(10/09/2021, 12:27 PM)tommy1729 Wrote: ....
Let's consider \( tet(s+c) = \lim_{n\to +\infty}f^n(s)=\ln^{\circ n}(f(s+n)) \)
t(s+n) is close to 1 for n small and going to 1 for n large.
then
f(s+n+2)= exp(t(s+n+1) * f(s+n+1))
f is never zero so log f is never log(0).
So lets investigate ln ln f.
if ln ln f = log(0) then f must be 1 exactly.
f(s+n+2)= exp(t(s+n+1) * f(s+n+1)) = 1
ln f(s+n+2) = t(s+n+1) * f(s+n+1)
since t is close to 1 , and f(s+n+1) is never zero , t(s+n+1) * f(s+n+1) is never close to 0 ! ( but rather closer to k 2 pi i for k at least 1 in absolute value.)
so ln ln(f(s+n+2)) is never log(0).
by induction f = 1,e^e,... all do not give rise to log(0).
So log singularities are not " expected ".
essential singularities are also not much expected.
So its seems close to the real positive line we get analytic. ( t(s) is close to 1 there )
regards
tommy1729
Thank you, Tommy. This is a great alternative angle. It continues to remind me there are many ways of ensuring the beta method is holomorphic. I'm still set that these are two very different ways of looking at the problem.
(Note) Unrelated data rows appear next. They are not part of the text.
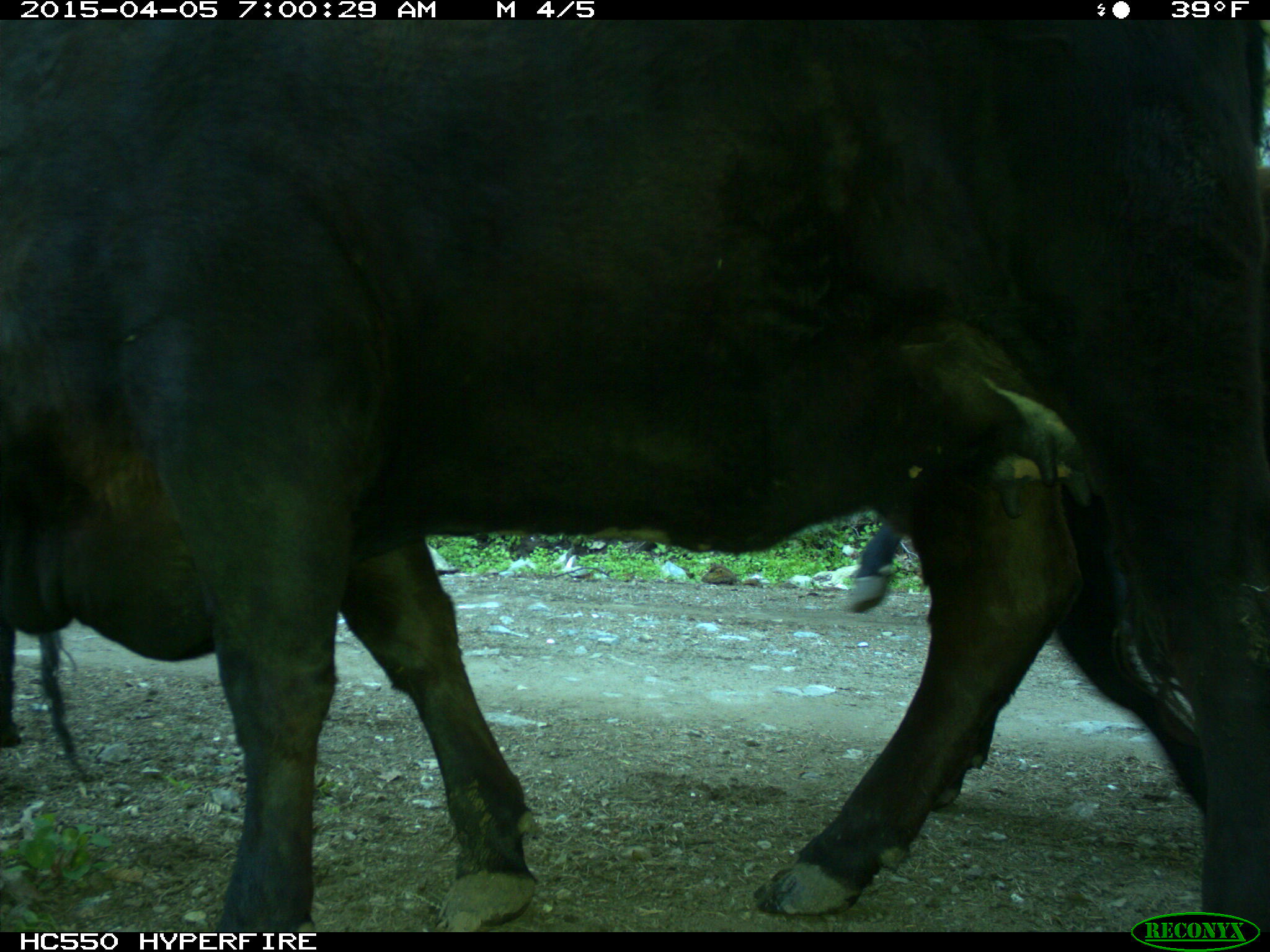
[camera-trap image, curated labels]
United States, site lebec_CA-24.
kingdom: Animalia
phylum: Chordata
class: Mammalia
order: Artiodactyla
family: Bovidae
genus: Bos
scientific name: Bos taurus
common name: domestic cow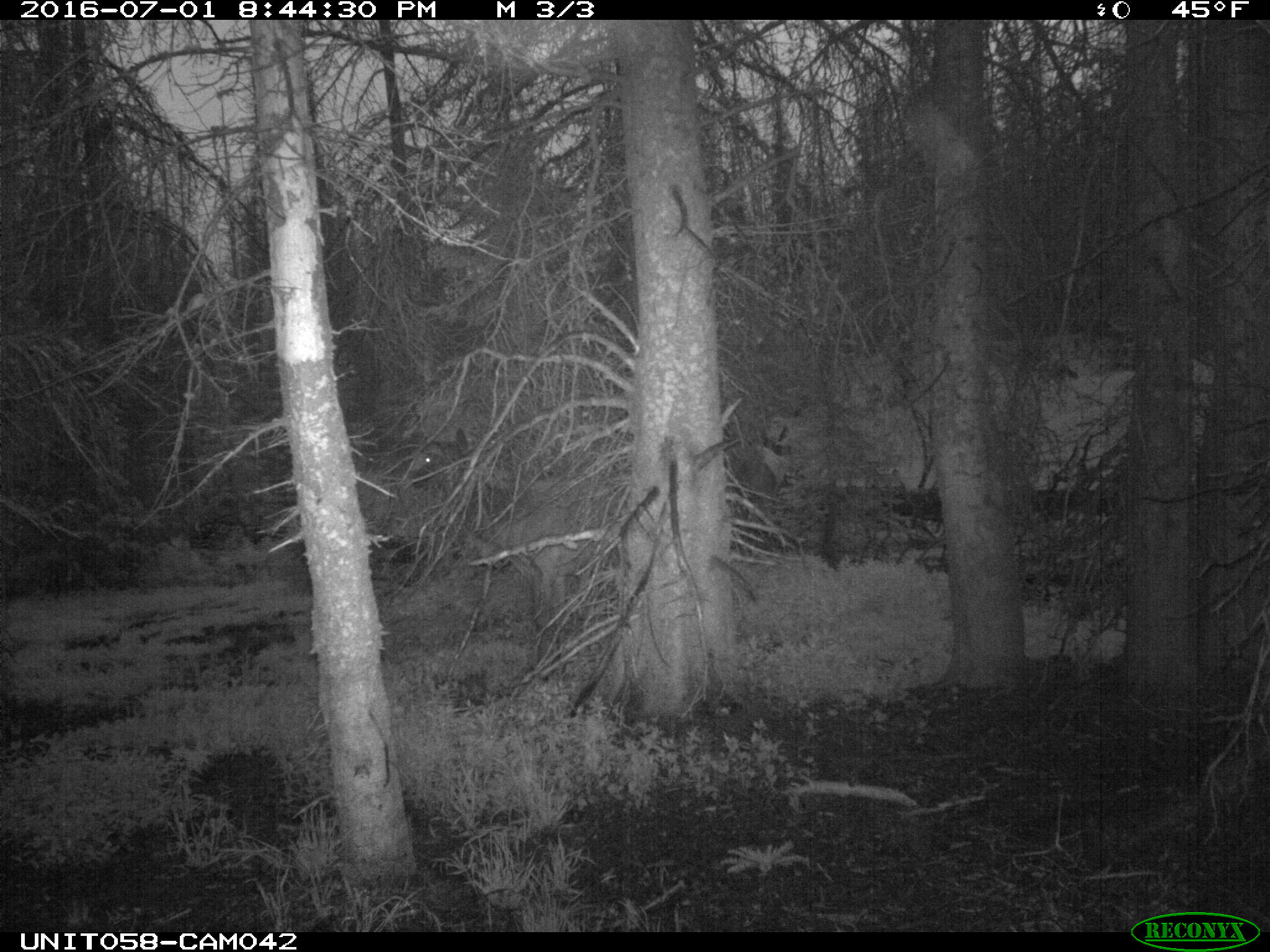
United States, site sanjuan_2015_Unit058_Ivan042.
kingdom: Animalia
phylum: Chordata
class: Mammalia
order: Artiodactyla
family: Cervidae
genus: Cervus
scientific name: Cervus elaphus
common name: red deer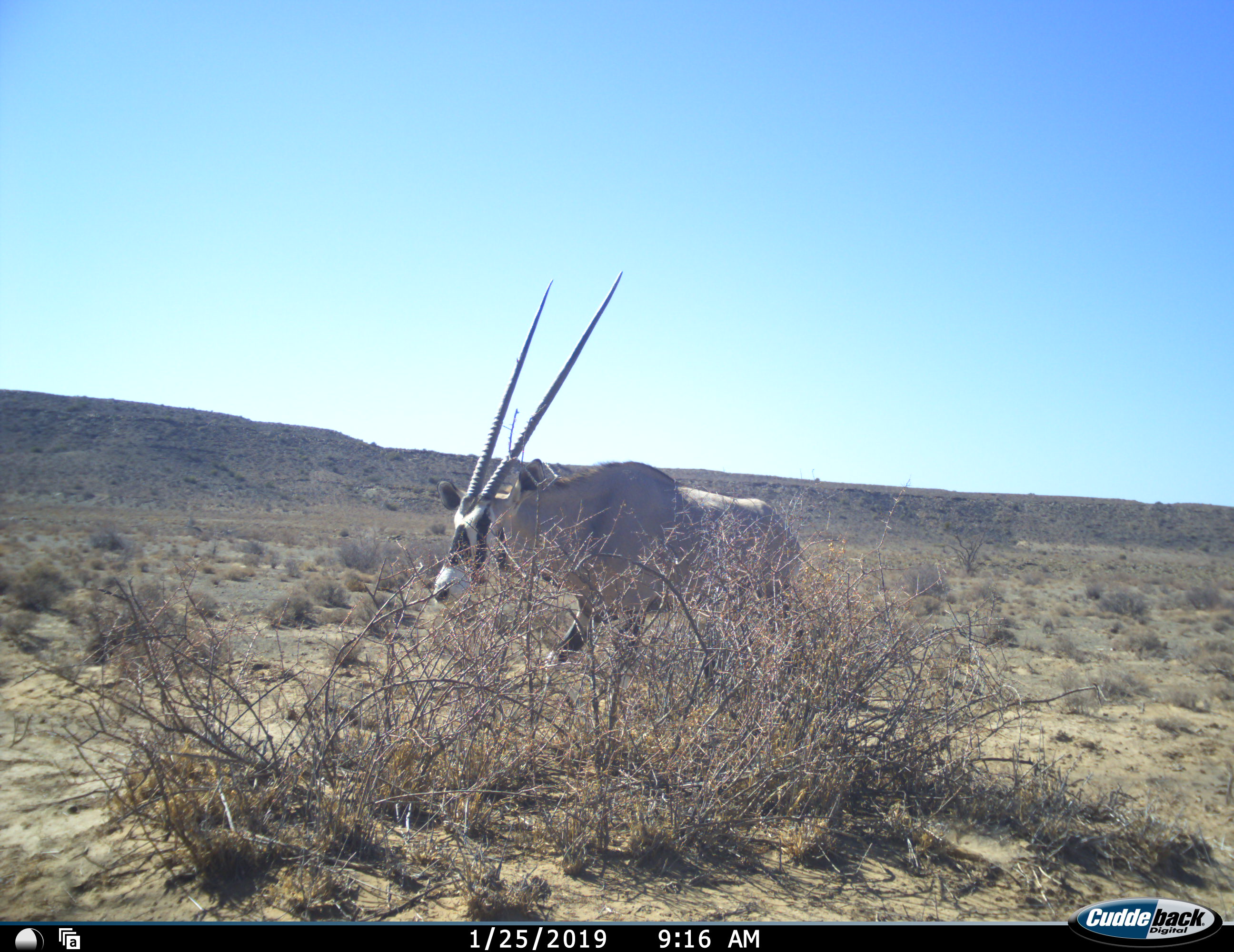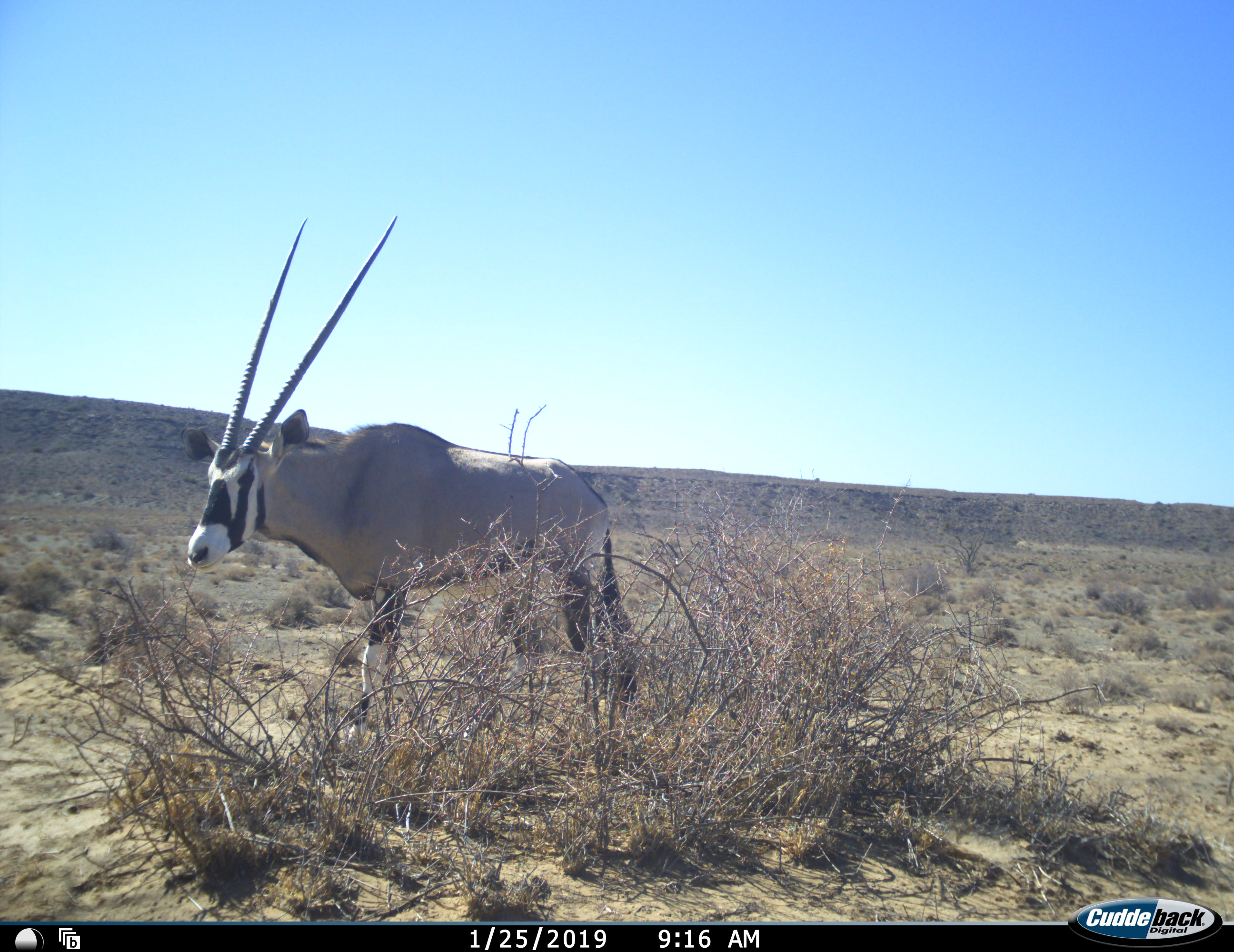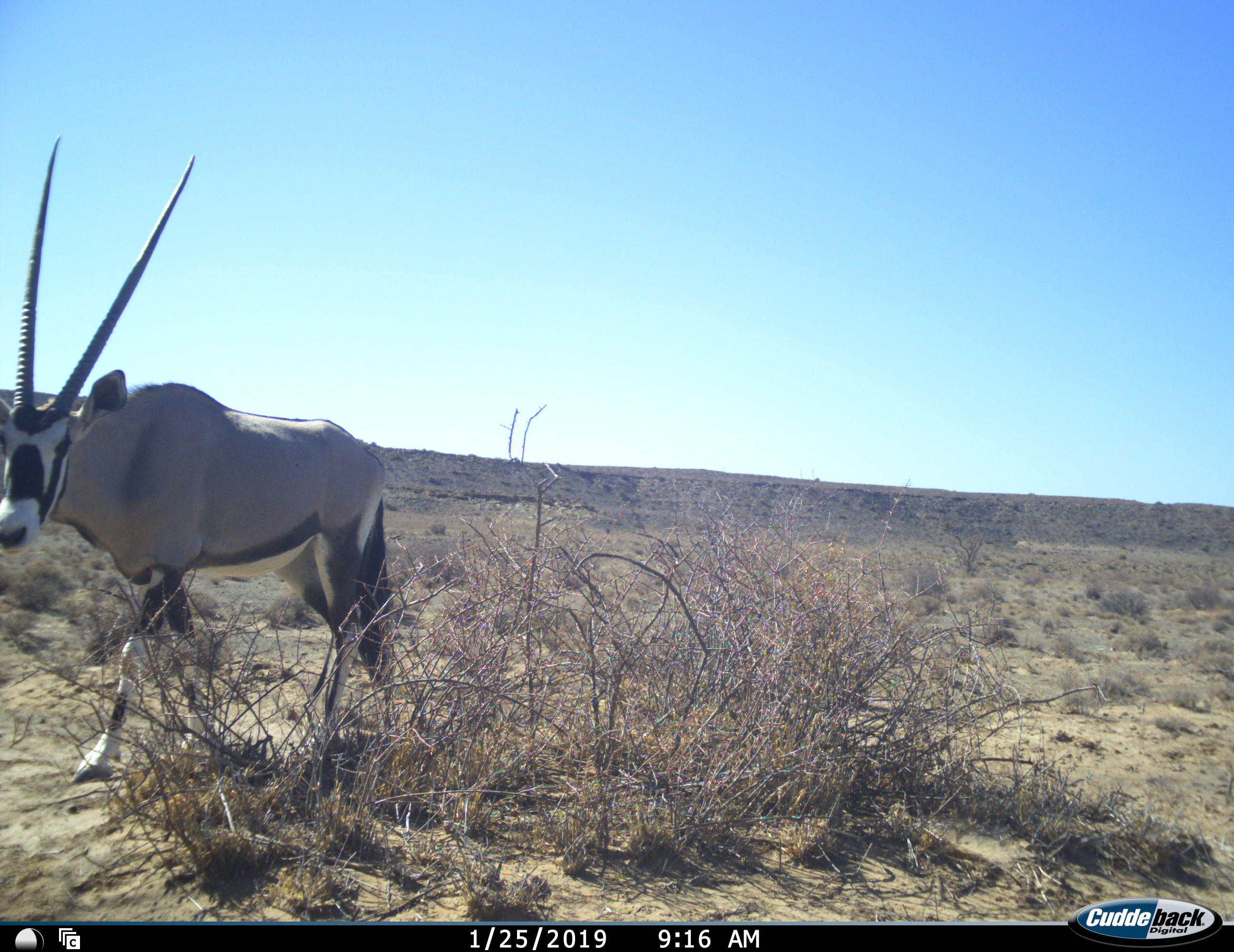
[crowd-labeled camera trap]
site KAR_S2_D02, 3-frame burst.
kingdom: Animalia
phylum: Chordata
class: Mammalia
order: Artiodactyla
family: Bovidae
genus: Oryx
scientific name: Oryx gazella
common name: gemsbok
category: oryx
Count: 1.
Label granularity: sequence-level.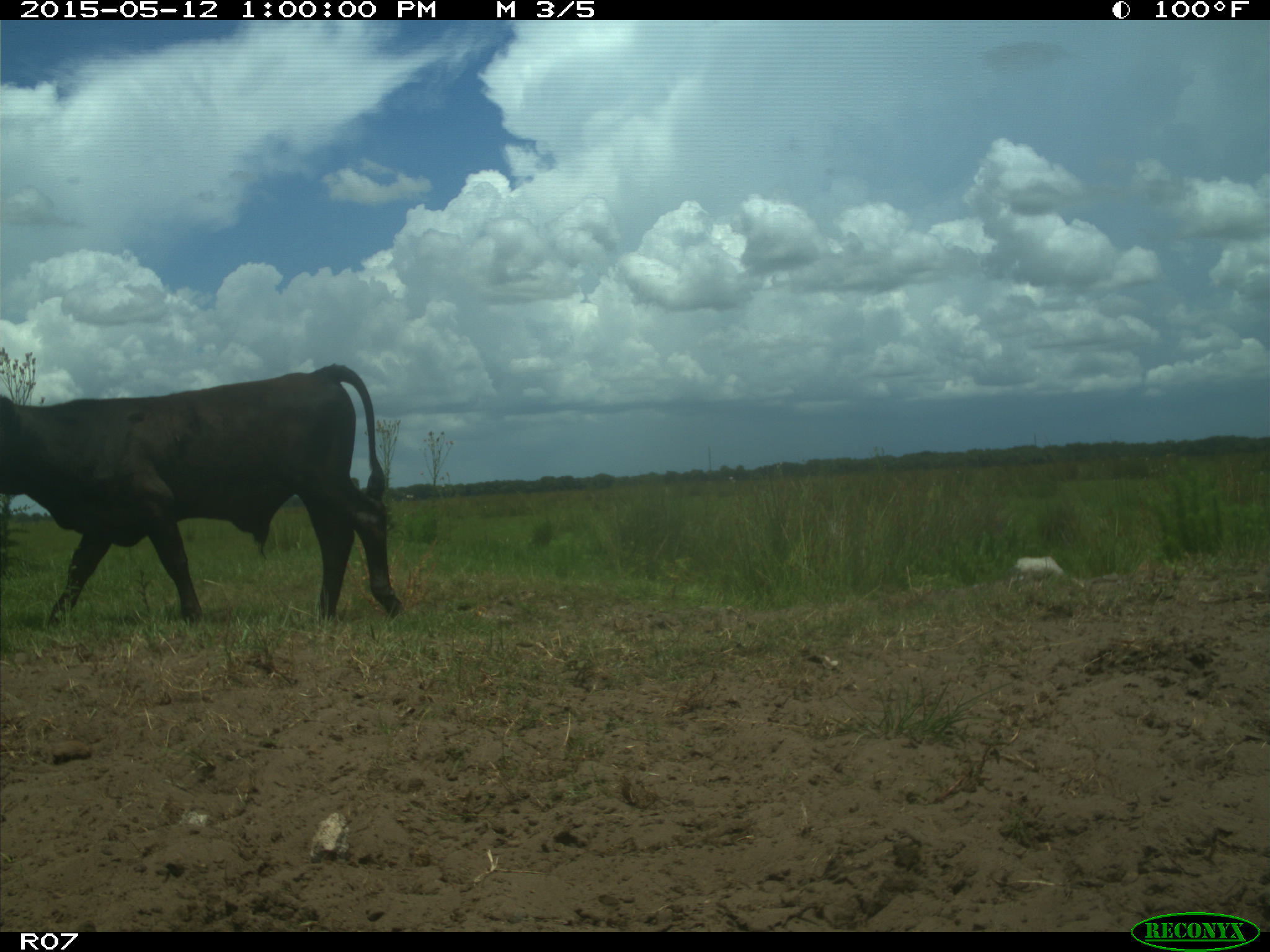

The beta way, or the gaussian way--the additive, versus the multiplicative; even though both are technically the same through a variable change.
Edit: To Sheldon, the difference between my method and tommy's method is \( \beta(s+1) = \exp(\epsilon + \beta(s)) \) and \( \text{Tom}(s+1) = \exp((1+\epsilon)\text{Tom}(s)) \); but both are related by a change of variables--hence equivalent.